Vor der ersten Partie gab dann der Trainer die Aufstellungen des ersten und des zweiten Blocks bekannt. Statt einzelne Spieler während der Partie auszuwechseln, werden gleich sämtliche Feldspieler getauscht. Nach dem obligaten Schlachtruf «Auf geht’s, FC Buchs» war dann alles bereit für die erste Begegnung – ausser die Spieler selbst. Nach 30 Sekunden fiel das 0:1, eine Minute später hiess es bereits 0:2. Ein veritabler Fehlstart ins Turnier. Am Ende hiess es 1:3 gegen Balzers. Zurück in der Garderobe erfolgte die Analyse.
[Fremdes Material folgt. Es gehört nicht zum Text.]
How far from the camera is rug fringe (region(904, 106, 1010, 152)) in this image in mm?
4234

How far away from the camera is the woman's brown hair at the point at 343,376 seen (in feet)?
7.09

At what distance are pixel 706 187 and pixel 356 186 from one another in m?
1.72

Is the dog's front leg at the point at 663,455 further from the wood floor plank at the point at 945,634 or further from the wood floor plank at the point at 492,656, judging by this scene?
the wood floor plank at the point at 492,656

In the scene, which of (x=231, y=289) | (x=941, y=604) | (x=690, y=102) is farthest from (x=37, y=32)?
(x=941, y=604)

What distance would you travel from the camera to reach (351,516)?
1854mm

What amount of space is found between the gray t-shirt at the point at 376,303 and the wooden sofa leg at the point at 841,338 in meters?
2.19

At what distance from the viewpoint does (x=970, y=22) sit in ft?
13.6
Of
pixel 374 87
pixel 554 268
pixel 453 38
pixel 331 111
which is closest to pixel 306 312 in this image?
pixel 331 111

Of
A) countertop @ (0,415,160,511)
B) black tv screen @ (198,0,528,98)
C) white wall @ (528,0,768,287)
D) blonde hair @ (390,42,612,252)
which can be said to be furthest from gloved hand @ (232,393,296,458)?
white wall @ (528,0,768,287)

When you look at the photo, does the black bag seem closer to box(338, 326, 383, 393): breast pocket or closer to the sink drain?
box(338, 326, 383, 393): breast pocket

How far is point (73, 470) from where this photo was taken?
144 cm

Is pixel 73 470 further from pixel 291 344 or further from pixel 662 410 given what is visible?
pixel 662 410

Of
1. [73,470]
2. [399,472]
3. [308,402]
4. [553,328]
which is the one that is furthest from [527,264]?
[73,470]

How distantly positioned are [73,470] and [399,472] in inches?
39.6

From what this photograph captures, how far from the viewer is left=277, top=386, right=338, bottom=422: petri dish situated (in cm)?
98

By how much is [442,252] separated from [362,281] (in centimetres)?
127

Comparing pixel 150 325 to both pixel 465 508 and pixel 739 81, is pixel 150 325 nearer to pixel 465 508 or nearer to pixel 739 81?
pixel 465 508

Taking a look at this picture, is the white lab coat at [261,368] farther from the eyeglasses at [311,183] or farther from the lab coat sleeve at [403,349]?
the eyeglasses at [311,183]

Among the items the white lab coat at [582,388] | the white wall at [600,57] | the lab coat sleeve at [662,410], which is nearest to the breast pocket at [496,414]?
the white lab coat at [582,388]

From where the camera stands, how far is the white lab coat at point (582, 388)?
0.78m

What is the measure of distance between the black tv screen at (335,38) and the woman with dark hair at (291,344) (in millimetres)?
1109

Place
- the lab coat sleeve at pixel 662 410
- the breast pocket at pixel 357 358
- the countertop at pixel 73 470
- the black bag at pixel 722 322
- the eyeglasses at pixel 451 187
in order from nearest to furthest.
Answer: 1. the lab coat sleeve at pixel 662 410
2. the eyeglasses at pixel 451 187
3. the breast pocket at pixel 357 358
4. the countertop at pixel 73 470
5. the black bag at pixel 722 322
Patrick Kästli hielt dabei fest: «Der Gegner war nicht besser. Doch er war im Kopf parat – wir nicht.» Ihm fiel ebenfalls auf, dass seinen Schützlingen in jeder Aktion die Entschlossenheit fehlte.

Die Wiedergutmachung in der zweiten Partie gelang dem Buchser Team – ausser auf der Resultattafel: 0:1 gegen Republika Sprska durch einen späten Gegentreffer. Von der ersten Sekunde an war die Truppe präsent. Sie kämpfte um jeden Ball, pflegte wann immer möglich das Zusammenspiel und agierte in der Defensive stilsicherer. Vom Steigerungslauf ausgeschlossen blieb die Offensivleistung. Gute Torchancen waren Mangelware.
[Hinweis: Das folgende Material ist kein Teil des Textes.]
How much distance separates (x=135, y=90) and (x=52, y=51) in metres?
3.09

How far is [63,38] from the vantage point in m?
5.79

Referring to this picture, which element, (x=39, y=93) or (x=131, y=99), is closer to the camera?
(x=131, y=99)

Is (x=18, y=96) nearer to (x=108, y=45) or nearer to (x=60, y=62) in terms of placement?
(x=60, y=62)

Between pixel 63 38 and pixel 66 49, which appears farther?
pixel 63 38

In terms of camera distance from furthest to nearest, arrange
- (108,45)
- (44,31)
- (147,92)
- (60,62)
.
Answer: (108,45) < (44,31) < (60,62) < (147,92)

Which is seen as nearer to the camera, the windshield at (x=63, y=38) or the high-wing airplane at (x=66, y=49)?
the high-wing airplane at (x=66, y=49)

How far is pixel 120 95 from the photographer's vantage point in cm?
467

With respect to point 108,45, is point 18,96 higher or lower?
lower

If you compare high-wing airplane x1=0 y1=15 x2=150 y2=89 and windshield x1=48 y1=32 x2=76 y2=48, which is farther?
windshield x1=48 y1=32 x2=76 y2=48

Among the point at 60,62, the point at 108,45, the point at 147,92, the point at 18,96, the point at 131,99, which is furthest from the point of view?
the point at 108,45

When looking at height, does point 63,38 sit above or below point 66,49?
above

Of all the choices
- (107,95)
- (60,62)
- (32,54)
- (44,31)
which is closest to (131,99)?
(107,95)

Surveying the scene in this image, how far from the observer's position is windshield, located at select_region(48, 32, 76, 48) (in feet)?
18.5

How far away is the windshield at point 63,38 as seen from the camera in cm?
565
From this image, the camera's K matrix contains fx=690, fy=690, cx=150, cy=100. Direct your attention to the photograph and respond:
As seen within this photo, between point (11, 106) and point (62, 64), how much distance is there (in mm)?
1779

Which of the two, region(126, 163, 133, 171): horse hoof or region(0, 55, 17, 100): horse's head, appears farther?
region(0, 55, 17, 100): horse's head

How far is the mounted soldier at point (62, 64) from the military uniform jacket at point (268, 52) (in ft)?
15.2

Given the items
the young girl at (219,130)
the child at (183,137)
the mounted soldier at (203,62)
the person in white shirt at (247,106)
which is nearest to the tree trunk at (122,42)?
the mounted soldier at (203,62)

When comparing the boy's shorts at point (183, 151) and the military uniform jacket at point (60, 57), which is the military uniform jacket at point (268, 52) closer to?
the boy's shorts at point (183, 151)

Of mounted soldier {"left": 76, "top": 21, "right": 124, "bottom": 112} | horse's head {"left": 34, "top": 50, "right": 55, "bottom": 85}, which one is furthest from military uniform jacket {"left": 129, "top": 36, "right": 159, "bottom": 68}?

Bis zum bitteren Ende in der Negativspirale gefangen

Der Niederlage zum Trotz war die Stimmung in der Garderobe gut. Hoffnungsvoll blickte man auf den weiteren Turnierverlauf. Wie gewohnt entliess Kästli die Junioren in die Pause und gab Ort und Zeit der Besammlung vor dem nächsten Spiel bekannt. Nur ein kleiner Teil der Kinder geht in der Pause zu Eltern oder Verwandten. In Gruppen aber auch alleine wird das Erlebte des letzten Spiels verarbeitet und man schaut den anderen Teams zu. Manch einer tut dies sehr aufmerksam und studiert den nächsten Gegner. Oder man beobachtet die Spielweise der anderen Junioren und schnappt so auf, was man selber besser machen könnte.
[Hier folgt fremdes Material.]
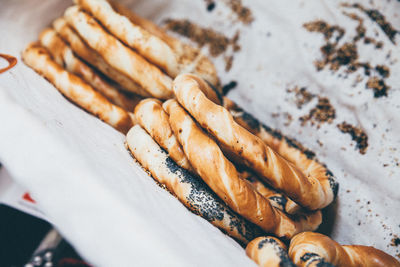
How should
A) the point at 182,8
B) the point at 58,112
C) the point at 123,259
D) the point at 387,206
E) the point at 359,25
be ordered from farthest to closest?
the point at 182,8 < the point at 359,25 < the point at 387,206 < the point at 58,112 < the point at 123,259

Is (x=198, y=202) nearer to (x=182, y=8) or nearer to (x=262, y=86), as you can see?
(x=262, y=86)

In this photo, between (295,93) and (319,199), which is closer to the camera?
(319,199)

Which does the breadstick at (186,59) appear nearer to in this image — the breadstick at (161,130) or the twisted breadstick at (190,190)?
the breadstick at (161,130)

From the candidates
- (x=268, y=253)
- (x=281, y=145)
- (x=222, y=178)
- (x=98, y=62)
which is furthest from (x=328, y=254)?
(x=98, y=62)

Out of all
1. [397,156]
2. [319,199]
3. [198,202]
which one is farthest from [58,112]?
[397,156]

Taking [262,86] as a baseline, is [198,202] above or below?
below

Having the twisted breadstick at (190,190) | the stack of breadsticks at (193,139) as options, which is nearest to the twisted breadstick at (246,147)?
the stack of breadsticks at (193,139)

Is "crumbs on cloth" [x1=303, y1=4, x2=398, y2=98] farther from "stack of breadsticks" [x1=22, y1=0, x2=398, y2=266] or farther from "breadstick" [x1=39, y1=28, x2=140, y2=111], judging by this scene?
"breadstick" [x1=39, y1=28, x2=140, y2=111]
Doch das Buchser Spiel erfuhr keine Verbesserung. Auch die motivierenden Worte des Trainer-Duos fruchteten nicht. Patrick Kästli und Christoph Wicki nahmen zwar erneut Änderungen vor – doch der Erfolg wollte sich nicht einstellen. Die Mannschaft raffte sich zwar in jeder Pause auf und hielt in jeder Partien gut mit, zuweilen wurde der Gegner sogar dominiert. Doch die offensiven Mängel wurde Buchs bis zum letzten Abpfiff nicht mehr los. 0:2 gegen Sevelen, 0:1 gegen Eschen/Mauren, 0:2 gegen Glarus und ein 0:0 gegen Grabs b – so die ernüchternde Bilanz.

«Ich bin zufrieden mit der Leistung. Wir haben ein gutes Turnier gespielt. Nur die Resultate haben nicht gepasst», sagt Torhüter Yoshua Tapia Lopez stellvertretend für sein Team. Als «frustrierend» beschreibt Stürmer Nicolas Wicki-Torres die Geschehnisse vor dem gegnerischen Tor. Doch er ist überzeugt, dass die gemachten Erfahrungen ihm und der Mannschaft künftig zu Gute kommen. Was auch das Ziel eines Turniers sein soll: Junioren fordern und fördern.